- Réunis à l’Élysée jeudi 4 septembre, 26 pays de la « Coalition des volontaires » se sont formellement engagés à soutenir militairement l’Ukraine après un cessez-le-feu avec la Russie.
- Moscou a répliqué vendredi en rejetant toute garantie occidentale et en brandissant la menace de frapper d’éventuels déploiements alliés.
À l’issue du sommet coprésidé par Emmanuel Macron et le Premier ministre britannique Keir Starmer, la coalition — France, Royaume-Uni, Allemagne, Italie, mais aussi Canada, Australie, Japon, entre autres — a acté le principe d’une force de réassurance.
« La coalition s’est formellement engagée à déployer comme force de réassurance des troupes en Ukraine ou à être présents sur le sol, en mer ou dans les airs, le jour où le conflit s’arrête », a déclaré le président de la République.
« Cette force se déploiera dans le cadre d’un cessez-le-feu – pas sur la ligne de front, mais dans des géographies en train d’être définies – et elle vise à prévenir toute nouvelle agression majeure », a-t-il précisé, martelant qu’il ne s’agit pas « de mener quelque guerre contre la Russie ».
Des contributions à préciser, Rome temporise
Emmanuel Macron n’a pas détaillé les contributions pays par pays mais a cité l’Allemagne, l’Italie et la Pologne parmi les « contributeurs importants ». Dans le même temps, Giorgia Meloni a répété que l’Italie n’enverrait pas de troupes en Ukraine à ce stade. Berlin, Rome et Varsovie conditionnent d’ailleurs un engagement à un « filet de sécurité » robuste de Washington.

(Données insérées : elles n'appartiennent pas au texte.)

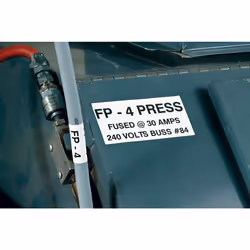 Brady M21-375-595-WT etichetta per stampante Bianco Etichetta per stampante autoadesiva - Vista aggiuntiva 5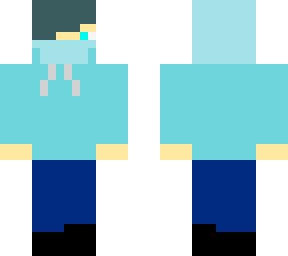 blue hoodie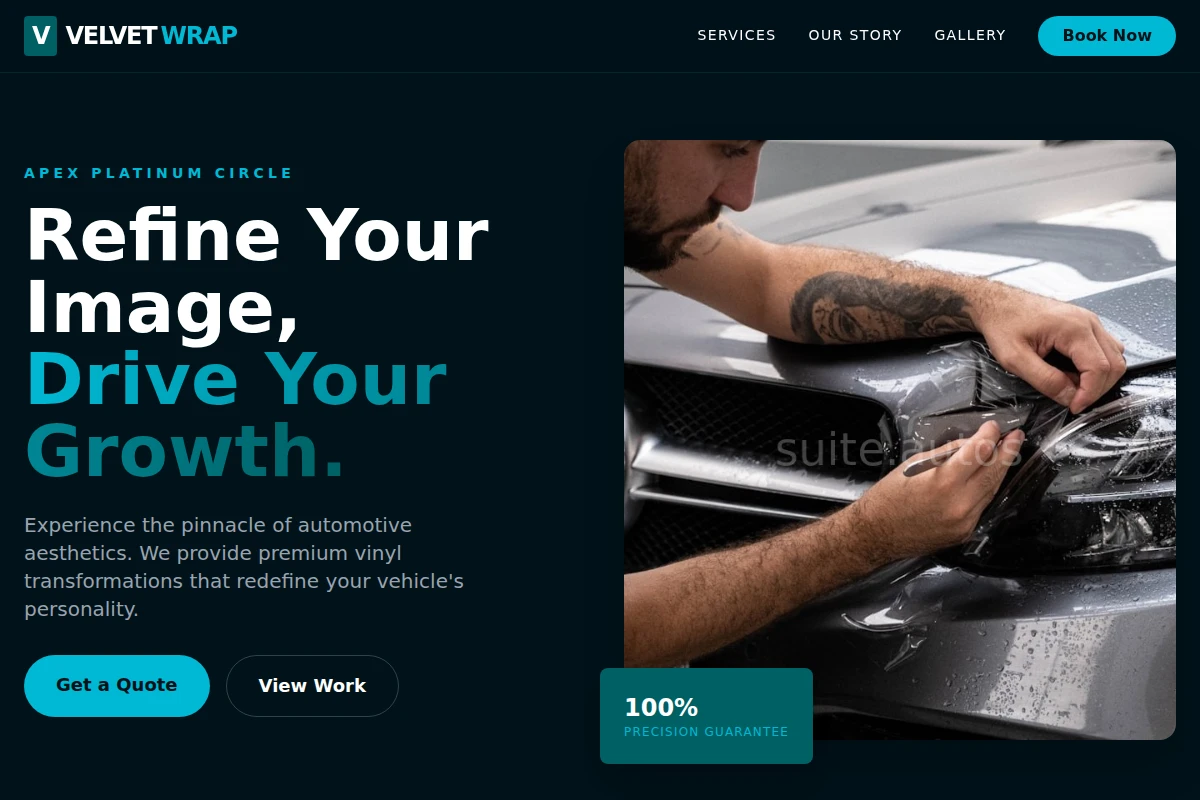 Velvet Car Wrap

De son côté, le Royaume-Uni a appelé à intensifier l’effort pour ramener Moscou à la table. Il est « nécessaire d’augmenter la pression » sur Vladimir Poutine, qui « continue à repousser des négociations de paix et à mener des attaques scandaleuses sur l’Ukraine », a indiqué un porte-parole de Downing Street.
La contre-attaque du Kremlin : « cibles légitimes »
Dès vendredi matin, le Kremlin a opposé un veto à toute garantie militaire occidentale. « Les étrangers, en particulier les contingents militaires européens et américains, peuvent-ils fournir et garantir la sécurité de l’Ukraine ? Absolument pas, ils ne le peuvent pas », a déclaré Dmitri Peskov, estimant que la Russie devait elle aussi bénéficier de garanties et accusant les Européens d’entraver le règlement du conflit.
Depuis Vladivostok, Vladimir Poutine a durci le ton : « Si des forces, quelles qu’elles soient, y mettent les pieds, surtout maintenant au moment où des combats sont en cours, nous partirons du principe qu’elles seront des cibles légitimes » pour l’armée russe.
« Et si des décisions sont obtenues pour aboutir à la paix, à une paix durable, je ne vois tout simplement pas de sens à leur présence » sur le territoire ukrainien.
Sanctions : l’option européenne sur la table
Emmanuel Macron a affirmé que les Européens prendraient de nouvelles sanctions, « en lien avec les États-Unis », si Moscou persistait à refuser la paix. Paris évoque un « travail conjoint » avec Washington pour viser les pays qui soutiennent l’économie russe ou contournent les mesures punitives existantes.
Kyiv plaide pour un réseau industriel de défense
Dans un message vidéo, Volodymyr Zelensky a appelé à structurer une base industrielle de défense paneuropéenne :
« L’Europe a besoin d’un nouveau réseau de production de défense moderne, où les pays se soutiennent mutuellement et produisent une protection non seulement pour eux-mêmes, mais pour toute l’Europe. »
Interrogé sur l’ampleur de la future présence alliée en Ukraine, le président ukrainien a laissé entendre un dispositif significatif. Ces militaires devraient se compter « en milliers. C’est un fait, mais il est encore un peu tôt pour en parler », a-t-il déclaré.
Rappelons que l’option d’une force de réassurance était envisagée depuis la rencontre du 18 août à la Maison-Blanche entre Donald Trump, Volodymyr Zelensky et des alliés européens, selon l’Élysée.